On a GAAP basis, second-quarter net income from continuing operations
attributable to common shareholders was $52.2 million, a decrease of
3.4% from net income of $54.0 million for the same period in 2017.
Second-quarter diluted earnings per share on a GAAP basis were $1.06, a
decrease of 5.4% from $1.12 for the second quarter of 2017. The lower
GAAP net income and earnings per share were driven primarily by
acquisition and integration costs, including amortization of intangible
assets, primarily related to MPI Research.

On a non-GAAP basis, net income from continuing operations was $79.3
million for the second quarter of 2018, an increase of 27.2% from $62.4
million for the same period in 2017. Second-quarter diluted earnings per
share on a non-GAAP basis were $1.62, an increase of 25.6% from $1.29
per share for the second quarter of 2017. The non-GAAP net income and
earnings per share increases were driven primarily by the contribution
from the MPI acquisition, as well as gains on the Company's venture
capital investments and a lower tax rate. The gains on the Company's
venture capital investments were $0.17 per share in the second quarter
of 2018, compared to gains of $0.03 for the same period in 2017.

James C. Foster, Chairman, President and Chief Executive Officer, said,
"We believe our robust second-quarter revenue growth is indicative of an
extremely healthy market environment, and our position as the premier,
early-stage CRO with a unique ability to support our clients from target
discovery through non-clinical development. Our clients, both large and
small, are intensifying investments in their pipelines, which is
creating new business opportunities for Charles River. At this critical
time, we believe that it is incumbent upon us to invest in our
portfolio, our people, and our infrastructure to solidify our position
as our clients' early-stage partner of choice, and to enhance
shareholder value. We are pleased with our second-quarter performance,
and optimistic about the opportunities for growth in 2018 and beyond. As
a result, we are increasing our revenue and earnings per share guidance
for the year."

INFORMATION GIVEN:

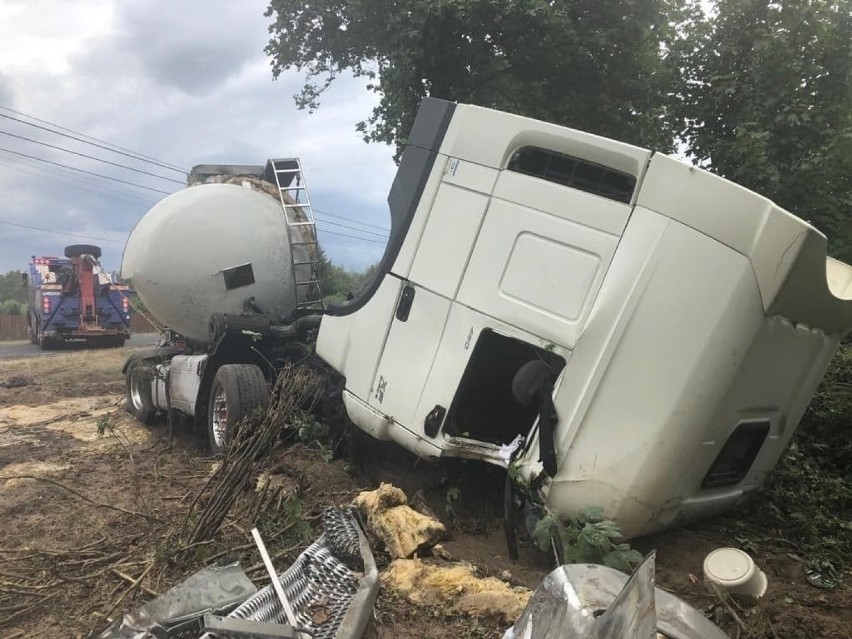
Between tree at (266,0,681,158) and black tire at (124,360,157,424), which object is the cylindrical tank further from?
tree at (266,0,681,158)

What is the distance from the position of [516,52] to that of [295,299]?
690 cm

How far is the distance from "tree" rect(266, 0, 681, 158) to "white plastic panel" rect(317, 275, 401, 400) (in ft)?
24.1

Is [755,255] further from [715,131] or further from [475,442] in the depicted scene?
[715,131]

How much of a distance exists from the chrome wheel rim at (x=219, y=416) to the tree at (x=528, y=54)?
270 inches

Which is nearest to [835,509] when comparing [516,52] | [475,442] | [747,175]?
[475,442]

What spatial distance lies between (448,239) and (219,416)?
11.1ft

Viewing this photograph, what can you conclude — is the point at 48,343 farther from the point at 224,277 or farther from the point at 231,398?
the point at 231,398

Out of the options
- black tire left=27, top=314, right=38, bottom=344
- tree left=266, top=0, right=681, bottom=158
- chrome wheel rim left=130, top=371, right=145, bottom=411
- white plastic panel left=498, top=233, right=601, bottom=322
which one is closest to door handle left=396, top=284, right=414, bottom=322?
white plastic panel left=498, top=233, right=601, bottom=322

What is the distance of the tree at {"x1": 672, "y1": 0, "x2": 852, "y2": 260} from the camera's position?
796 cm

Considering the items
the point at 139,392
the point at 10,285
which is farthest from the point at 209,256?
the point at 10,285

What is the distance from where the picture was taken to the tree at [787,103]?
313 inches

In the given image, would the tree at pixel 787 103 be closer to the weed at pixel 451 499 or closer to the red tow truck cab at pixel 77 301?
the weed at pixel 451 499

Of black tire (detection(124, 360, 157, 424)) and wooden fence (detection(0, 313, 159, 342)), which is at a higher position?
black tire (detection(124, 360, 157, 424))

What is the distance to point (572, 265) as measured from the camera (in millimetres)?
3496
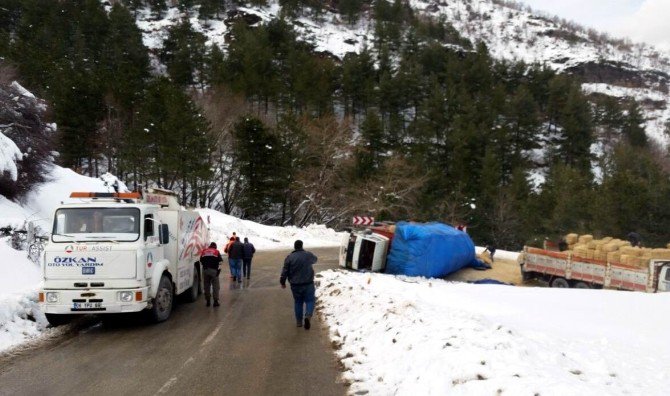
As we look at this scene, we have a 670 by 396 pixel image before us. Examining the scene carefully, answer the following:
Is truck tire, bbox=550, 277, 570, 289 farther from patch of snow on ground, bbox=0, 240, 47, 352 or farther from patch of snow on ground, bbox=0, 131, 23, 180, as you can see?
patch of snow on ground, bbox=0, 131, 23, 180

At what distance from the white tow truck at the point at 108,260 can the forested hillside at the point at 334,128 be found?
89.4ft

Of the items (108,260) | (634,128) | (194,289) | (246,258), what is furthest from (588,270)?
(634,128)

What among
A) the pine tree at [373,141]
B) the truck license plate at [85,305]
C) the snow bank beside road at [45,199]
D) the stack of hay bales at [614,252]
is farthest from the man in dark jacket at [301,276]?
the pine tree at [373,141]

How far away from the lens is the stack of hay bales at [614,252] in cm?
1750

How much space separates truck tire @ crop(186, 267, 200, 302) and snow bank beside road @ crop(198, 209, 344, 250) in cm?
1644

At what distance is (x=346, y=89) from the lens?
2788 inches

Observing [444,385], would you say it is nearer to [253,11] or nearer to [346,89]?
[346,89]

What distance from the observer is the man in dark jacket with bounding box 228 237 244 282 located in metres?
15.9

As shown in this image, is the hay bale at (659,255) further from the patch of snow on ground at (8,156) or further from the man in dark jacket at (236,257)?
the patch of snow on ground at (8,156)

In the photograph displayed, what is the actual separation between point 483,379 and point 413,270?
46.6 feet

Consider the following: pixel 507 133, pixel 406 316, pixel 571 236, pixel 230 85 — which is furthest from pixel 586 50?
pixel 406 316

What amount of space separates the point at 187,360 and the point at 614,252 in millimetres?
17498

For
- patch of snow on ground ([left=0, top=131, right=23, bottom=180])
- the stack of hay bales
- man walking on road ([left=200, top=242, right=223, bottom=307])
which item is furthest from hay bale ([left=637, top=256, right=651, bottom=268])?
patch of snow on ground ([left=0, top=131, right=23, bottom=180])

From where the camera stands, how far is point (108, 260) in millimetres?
9172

YOUR GOAL: According to the earnings text, what were second-quarter 2018 diluted earnings per share on a non-GAAP basis?

ANSWER SPACE: $1.62